> [Stored data entries]:
---*---

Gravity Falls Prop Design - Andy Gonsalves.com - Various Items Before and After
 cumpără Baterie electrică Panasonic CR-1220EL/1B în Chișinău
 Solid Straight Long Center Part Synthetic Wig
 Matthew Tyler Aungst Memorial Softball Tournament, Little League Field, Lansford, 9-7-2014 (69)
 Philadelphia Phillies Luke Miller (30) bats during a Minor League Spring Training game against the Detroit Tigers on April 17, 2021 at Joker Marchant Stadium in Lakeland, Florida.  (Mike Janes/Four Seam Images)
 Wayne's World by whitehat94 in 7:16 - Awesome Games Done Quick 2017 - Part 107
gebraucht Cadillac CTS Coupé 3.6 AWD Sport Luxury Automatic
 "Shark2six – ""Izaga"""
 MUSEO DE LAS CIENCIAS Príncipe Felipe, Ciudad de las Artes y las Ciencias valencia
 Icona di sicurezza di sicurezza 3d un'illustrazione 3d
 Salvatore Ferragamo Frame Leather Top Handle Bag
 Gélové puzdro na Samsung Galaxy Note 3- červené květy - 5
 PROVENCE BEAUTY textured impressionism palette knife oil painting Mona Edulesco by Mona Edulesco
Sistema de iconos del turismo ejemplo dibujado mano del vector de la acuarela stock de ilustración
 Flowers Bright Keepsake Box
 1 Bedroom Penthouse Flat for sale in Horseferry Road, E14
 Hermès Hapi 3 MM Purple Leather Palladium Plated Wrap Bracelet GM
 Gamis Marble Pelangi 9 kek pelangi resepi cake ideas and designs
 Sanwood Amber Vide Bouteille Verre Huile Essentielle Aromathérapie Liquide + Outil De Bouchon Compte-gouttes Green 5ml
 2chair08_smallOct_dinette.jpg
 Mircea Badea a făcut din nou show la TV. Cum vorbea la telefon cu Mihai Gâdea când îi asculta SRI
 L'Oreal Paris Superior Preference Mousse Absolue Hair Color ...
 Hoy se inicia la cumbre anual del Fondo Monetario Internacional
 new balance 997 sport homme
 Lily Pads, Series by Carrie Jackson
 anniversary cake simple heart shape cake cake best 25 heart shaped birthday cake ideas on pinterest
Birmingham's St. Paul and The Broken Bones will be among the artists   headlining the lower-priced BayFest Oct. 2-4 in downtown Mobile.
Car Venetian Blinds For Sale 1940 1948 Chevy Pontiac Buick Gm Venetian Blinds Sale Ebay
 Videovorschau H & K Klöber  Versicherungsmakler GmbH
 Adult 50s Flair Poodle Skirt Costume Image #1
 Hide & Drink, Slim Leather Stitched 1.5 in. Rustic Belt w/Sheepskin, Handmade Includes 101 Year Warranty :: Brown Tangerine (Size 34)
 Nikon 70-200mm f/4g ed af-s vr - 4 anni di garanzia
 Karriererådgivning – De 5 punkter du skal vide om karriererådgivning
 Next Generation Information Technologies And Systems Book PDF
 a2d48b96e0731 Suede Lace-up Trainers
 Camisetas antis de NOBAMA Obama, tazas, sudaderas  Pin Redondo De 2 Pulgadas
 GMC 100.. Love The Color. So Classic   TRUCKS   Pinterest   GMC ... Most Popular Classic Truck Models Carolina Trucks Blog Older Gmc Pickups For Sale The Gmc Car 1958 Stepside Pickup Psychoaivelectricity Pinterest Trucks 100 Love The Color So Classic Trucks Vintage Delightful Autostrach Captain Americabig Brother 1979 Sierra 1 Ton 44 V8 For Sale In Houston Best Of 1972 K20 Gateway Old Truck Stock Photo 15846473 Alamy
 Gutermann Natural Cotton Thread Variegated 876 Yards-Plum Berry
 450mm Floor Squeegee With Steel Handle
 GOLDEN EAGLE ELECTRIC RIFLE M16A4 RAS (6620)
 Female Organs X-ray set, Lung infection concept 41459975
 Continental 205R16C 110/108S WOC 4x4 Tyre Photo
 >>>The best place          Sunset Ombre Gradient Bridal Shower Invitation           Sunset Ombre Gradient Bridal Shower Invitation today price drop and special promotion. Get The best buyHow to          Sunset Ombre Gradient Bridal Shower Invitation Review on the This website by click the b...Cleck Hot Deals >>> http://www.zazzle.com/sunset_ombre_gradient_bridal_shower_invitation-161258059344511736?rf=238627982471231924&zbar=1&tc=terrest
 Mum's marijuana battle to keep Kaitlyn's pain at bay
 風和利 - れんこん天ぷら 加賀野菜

---*---

> [What this task involves]: Only one stretch is wanted, so please give again exactly the lines from the start of the data through the line containing "Solid Straight Long", both ends included.

> [Answer to this exercise]:
Gravity Falls Prop Design - Andy Gonsalves.com - Various Items Before and After
 cumpără Baterie electrică Panasonic CR-1220EL/1B în Chișinău
 Solid Straight Long Center Part Synthetic Wig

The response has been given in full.